Stored records:
* BEGIN *

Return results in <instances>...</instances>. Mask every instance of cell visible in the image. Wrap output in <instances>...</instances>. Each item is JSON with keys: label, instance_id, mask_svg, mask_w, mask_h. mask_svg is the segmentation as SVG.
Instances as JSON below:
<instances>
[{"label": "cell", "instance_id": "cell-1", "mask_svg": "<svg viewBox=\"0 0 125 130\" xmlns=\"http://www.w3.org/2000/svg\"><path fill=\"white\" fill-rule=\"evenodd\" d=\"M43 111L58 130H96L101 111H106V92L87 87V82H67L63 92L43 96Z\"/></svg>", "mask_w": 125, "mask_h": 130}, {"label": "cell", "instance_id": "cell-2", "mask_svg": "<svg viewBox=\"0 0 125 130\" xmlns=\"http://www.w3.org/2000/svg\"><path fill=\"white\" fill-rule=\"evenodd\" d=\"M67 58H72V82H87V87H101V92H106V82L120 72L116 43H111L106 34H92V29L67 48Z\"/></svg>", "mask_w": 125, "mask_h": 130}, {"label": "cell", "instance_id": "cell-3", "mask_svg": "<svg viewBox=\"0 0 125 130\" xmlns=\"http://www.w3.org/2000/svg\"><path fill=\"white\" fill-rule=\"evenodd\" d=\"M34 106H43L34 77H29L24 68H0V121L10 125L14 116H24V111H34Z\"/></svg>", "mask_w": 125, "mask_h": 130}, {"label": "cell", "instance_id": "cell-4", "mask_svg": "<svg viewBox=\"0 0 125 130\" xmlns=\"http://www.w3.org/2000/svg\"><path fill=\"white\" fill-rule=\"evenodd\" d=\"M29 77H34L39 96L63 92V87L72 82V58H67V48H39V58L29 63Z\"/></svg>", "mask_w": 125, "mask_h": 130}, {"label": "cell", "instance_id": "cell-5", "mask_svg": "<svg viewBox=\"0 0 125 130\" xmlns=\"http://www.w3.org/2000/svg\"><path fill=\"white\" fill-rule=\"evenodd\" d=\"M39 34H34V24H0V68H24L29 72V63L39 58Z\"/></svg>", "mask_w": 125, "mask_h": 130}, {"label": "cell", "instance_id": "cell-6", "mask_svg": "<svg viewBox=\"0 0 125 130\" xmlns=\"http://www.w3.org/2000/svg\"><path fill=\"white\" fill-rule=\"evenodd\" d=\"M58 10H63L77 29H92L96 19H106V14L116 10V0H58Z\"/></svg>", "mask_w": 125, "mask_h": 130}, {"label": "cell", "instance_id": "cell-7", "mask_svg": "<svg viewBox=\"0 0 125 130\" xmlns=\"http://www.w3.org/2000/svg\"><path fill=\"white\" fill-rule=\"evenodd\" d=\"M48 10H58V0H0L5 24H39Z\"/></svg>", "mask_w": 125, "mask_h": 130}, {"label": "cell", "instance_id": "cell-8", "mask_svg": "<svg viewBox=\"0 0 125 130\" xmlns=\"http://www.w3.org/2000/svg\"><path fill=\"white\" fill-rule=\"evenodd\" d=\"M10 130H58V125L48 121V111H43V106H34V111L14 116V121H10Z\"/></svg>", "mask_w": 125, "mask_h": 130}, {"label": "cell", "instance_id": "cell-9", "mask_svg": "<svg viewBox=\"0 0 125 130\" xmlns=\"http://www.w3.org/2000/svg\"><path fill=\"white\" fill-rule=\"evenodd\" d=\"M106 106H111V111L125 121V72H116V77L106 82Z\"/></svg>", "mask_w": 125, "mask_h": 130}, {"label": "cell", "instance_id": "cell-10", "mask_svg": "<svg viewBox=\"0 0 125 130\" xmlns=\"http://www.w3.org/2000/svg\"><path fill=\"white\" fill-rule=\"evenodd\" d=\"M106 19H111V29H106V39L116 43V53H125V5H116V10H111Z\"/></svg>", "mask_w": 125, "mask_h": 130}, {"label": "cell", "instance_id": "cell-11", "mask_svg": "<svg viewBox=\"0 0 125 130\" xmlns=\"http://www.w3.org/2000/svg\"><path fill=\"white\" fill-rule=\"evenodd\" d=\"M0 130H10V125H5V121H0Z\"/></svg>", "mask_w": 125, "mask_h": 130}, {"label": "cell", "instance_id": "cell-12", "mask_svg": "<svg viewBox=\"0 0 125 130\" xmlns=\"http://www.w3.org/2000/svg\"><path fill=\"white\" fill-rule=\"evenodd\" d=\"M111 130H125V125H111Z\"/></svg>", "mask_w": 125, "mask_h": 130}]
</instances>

* END *

Return each line of the data above that contains the string "JSON", treating uppercase and lowercase letters as different.

Return results in <instances>...</instances>. Mask every instance of cell visible in the image. Wrap output in <instances>...</instances>. Each item is JSON with keys: label, instance_id, mask_svg, mask_w, mask_h. mask_svg is the segmentation as SVG.
Instances as JSON below:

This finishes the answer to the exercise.